| Thanks for the reply. I would like to explore this more if you are willing. Do you consider yourself a “developer”? What is your title at said company? Do you write code for yourself or for this business? Who determined and what criteria define who “cannot be a client facing consultant”? What is an “in house builder”? What were these “fulltime devs” that you said “you don’t need anymore” doing before these llms? Do your customers know you swapped from human workers to llms? Are they comfortable with this transition? How did this change result in “much higher profit margins”? When you say “with less people” did you just give multiple peoples’ workloads to a single dev or did the devs you retained ask for more work? What do you use an llm for in the ERP space? Why would clients use you if they could just use the llm? |
Yes , for the past 40 years. And CTO/co-founder.
> Do you write code for yourself or for this business?
I have been writing DSL, code generators and other tooling for the past around 20 years for this company. Before that I did the same thing for educational software (also my company).
> Who determined and what criteria define who “cannot be a client facing consultant”?

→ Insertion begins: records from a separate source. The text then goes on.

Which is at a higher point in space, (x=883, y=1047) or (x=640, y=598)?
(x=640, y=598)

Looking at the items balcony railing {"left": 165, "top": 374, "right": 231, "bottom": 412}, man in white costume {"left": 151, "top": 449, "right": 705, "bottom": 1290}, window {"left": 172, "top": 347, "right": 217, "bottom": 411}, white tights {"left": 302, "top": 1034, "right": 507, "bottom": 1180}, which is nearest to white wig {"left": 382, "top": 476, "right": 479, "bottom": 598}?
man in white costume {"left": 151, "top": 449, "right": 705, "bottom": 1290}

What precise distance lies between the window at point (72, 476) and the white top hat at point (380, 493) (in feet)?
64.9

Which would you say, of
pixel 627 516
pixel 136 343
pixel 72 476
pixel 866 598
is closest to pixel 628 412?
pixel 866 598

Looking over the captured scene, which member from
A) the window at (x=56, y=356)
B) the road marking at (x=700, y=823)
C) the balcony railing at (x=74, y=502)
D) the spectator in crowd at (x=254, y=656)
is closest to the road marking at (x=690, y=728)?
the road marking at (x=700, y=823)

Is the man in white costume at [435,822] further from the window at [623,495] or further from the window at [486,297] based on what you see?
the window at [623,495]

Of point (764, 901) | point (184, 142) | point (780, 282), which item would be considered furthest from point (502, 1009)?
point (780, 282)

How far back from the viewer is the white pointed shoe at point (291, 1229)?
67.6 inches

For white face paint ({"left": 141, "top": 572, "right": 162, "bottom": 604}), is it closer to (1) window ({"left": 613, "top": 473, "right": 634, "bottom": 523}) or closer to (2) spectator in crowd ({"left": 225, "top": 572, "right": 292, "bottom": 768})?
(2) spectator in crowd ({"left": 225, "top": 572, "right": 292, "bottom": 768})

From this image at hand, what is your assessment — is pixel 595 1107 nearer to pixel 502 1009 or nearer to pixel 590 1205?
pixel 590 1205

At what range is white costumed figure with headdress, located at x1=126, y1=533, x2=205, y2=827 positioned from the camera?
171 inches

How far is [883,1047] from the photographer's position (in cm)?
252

They did; some people just don't like sitting with clients noting down very dry formulae and business rules.
> What is an “in house builder”?
Our in-house tooling which uses AI to create the software.
> What were these “fulltime devs” that you said “you don’t need anymore” doing before these llms?
Building LoB apps, bugifxing, maintaining, translating Excel or business rules to (Java) code.
> Do your customers know you swapped from human workers to llms? Are they comfortable with this transition?
Yes, they like it; faster (sometimes immediate results) and easier to track; no black box; just people sitting next to you.
> How did this change result in “much higher profit margins”?
Very high fees for these consultants but now they do 'all the work'; in total they make more hours than they did before, however much less than they did as programmers. But the fees are such a multiply that the end result is larger profits.
> When you say “with less people” did you just give multiple peoples’ workloads to a single dev or did the devs you retained ask for more work?
Yes, 1 consultant now does that work and can manage more.
> What do you use an llm for in the ERP space?
Feed it specs which get translated to software. This is not the type of 'he mate, get me a logistics system in german'; the specs are detailed and in the technical format we also use to write code ourselves the past 20+ years.
> Why would clients use you if they could just use the llm?
See above, we have a lot of know-how and code built in. That's why we cannot really sell this product either as no-one will get useful stuff out of it without training.